Copy out the items below, switching every "bar stool leg" to "counter stool leg" and leaving everything else as it is.

__EXCERPTED DATA__:

════════════════════

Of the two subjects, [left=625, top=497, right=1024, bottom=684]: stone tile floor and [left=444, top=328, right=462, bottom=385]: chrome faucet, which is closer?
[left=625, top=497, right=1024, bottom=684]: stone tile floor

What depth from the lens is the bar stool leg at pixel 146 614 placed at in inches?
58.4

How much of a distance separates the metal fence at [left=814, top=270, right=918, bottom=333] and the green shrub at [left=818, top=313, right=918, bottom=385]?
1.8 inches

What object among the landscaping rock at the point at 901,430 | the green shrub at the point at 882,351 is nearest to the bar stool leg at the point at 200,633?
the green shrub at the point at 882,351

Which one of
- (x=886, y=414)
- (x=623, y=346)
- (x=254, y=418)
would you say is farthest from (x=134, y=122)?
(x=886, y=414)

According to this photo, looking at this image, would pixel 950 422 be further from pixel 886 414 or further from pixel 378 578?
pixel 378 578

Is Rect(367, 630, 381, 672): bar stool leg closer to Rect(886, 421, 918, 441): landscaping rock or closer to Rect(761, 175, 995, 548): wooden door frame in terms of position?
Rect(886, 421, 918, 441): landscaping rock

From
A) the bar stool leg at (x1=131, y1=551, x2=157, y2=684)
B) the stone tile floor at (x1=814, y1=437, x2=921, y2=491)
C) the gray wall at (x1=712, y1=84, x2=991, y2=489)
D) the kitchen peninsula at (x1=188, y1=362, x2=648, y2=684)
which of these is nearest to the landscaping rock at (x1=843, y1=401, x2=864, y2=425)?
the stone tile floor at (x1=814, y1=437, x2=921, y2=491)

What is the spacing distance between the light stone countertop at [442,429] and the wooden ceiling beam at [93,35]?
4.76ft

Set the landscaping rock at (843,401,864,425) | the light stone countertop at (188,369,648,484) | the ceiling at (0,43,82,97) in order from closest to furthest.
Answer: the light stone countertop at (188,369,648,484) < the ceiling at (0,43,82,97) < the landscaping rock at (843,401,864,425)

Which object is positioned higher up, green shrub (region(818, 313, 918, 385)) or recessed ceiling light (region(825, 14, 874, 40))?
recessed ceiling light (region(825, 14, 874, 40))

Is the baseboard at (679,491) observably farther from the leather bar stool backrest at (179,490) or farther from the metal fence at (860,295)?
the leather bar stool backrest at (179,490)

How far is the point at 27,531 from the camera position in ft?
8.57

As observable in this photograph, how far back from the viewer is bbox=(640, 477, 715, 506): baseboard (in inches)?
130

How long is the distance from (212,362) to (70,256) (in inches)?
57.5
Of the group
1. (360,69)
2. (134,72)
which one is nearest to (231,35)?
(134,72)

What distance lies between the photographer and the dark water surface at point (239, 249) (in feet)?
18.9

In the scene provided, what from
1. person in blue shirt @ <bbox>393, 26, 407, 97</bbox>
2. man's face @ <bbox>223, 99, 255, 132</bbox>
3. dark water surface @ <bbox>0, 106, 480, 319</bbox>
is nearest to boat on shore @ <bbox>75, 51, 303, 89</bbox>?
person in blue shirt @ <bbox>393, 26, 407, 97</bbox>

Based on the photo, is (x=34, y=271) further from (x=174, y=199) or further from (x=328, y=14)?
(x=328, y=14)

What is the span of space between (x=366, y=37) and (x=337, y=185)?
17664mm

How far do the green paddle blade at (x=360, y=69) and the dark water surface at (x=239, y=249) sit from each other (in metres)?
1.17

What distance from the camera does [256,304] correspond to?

════════════════════

__SOLUTION FOR THIS TASK__:
Of the two subjects, [left=625, top=497, right=1024, bottom=684]: stone tile floor and [left=444, top=328, right=462, bottom=385]: chrome faucet, which is closer?
[left=625, top=497, right=1024, bottom=684]: stone tile floor

What depth from the lens is the counter stool leg at pixel 146 614 placed at in inches?
58.4

How much of a distance separates the metal fence at [left=814, top=270, right=918, bottom=333] and the green shrub at [left=818, top=313, right=918, bottom=385]?
1.8 inches

What object among the landscaping rock at the point at 901,430 | the green shrub at the point at 882,351 is nearest to the counter stool leg at the point at 200,633?
the green shrub at the point at 882,351

Which one of
- (x=886, y=414)
- (x=623, y=346)
- (x=254, y=418)
would you say is farthest from (x=134, y=122)?
(x=886, y=414)

According to this photo, looking at this image, would pixel 950 422 be further from pixel 886 414 or further from pixel 378 578?
pixel 378 578

Is Rect(367, 630, 381, 672): counter stool leg closer to Rect(886, 421, 918, 441): landscaping rock or closer to Rect(761, 175, 995, 548): wooden door frame in terms of position?
Rect(886, 421, 918, 441): landscaping rock

From
A) the counter stool leg at (x1=131, y1=551, x2=157, y2=684)
B) the stone tile floor at (x1=814, y1=437, x2=921, y2=491)
C) the gray wall at (x1=712, y1=84, x2=991, y2=489)
D) the kitchen peninsula at (x1=188, y1=362, x2=648, y2=684)
which of these is nearest to the landscaping rock at (x1=843, y1=401, x2=864, y2=425)?
the stone tile floor at (x1=814, y1=437, x2=921, y2=491)

What is the spacing distance between the light stone countertop at [442,429] and the wooden ceiling beam at [93,35]?
4.76ft

Set the landscaping rock at (843,401,864,425) | the light stone countertop at (188,369,648,484) | the ceiling at (0,43,82,97) in order from closest to furthest.
Answer: the light stone countertop at (188,369,648,484) < the ceiling at (0,43,82,97) < the landscaping rock at (843,401,864,425)

Which object is positioned higher up, green shrub (region(818, 313, 918, 385)) or recessed ceiling light (region(825, 14, 874, 40))?
recessed ceiling light (region(825, 14, 874, 40))

Is the baseboard at (679,491) observably farther from the leather bar stool backrest at (179,490) or farther from the metal fence at (860,295)?
the leather bar stool backrest at (179,490)

How far is the point at 27,531 from the camera position in ft?
8.57

As observable in this photograph, how far back from the viewer is bbox=(640, 477, 715, 506): baseboard (in inches)?
130

How long is the distance from (212,362) to (70,256) (in inches)?
57.5
Of the group
1. (360,69)
2. (134,72)
which one is nearest to (231,35)?
(134,72)

What distance lies between the photographer and the dark water surface at point (239, 249) (in feet)?
18.9

In the scene provided, what from
1. person in blue shirt @ <bbox>393, 26, 407, 97</bbox>
2. man's face @ <bbox>223, 99, 255, 132</bbox>
3. dark water surface @ <bbox>0, 106, 480, 319</bbox>
is nearest to boat on shore @ <bbox>75, 51, 303, 89</bbox>?
person in blue shirt @ <bbox>393, 26, 407, 97</bbox>

Based on the photo, is (x=34, y=271) further from (x=174, y=199) or further from (x=328, y=14)?
(x=328, y=14)

What is the span of space between (x=366, y=37) and (x=337, y=185)?
17664mm

How far do the green paddle blade at (x=360, y=69) and the dark water surface at (x=239, y=249) sit from each other (in metres)?
1.17

What distance from the camera does [256,304] correspond to?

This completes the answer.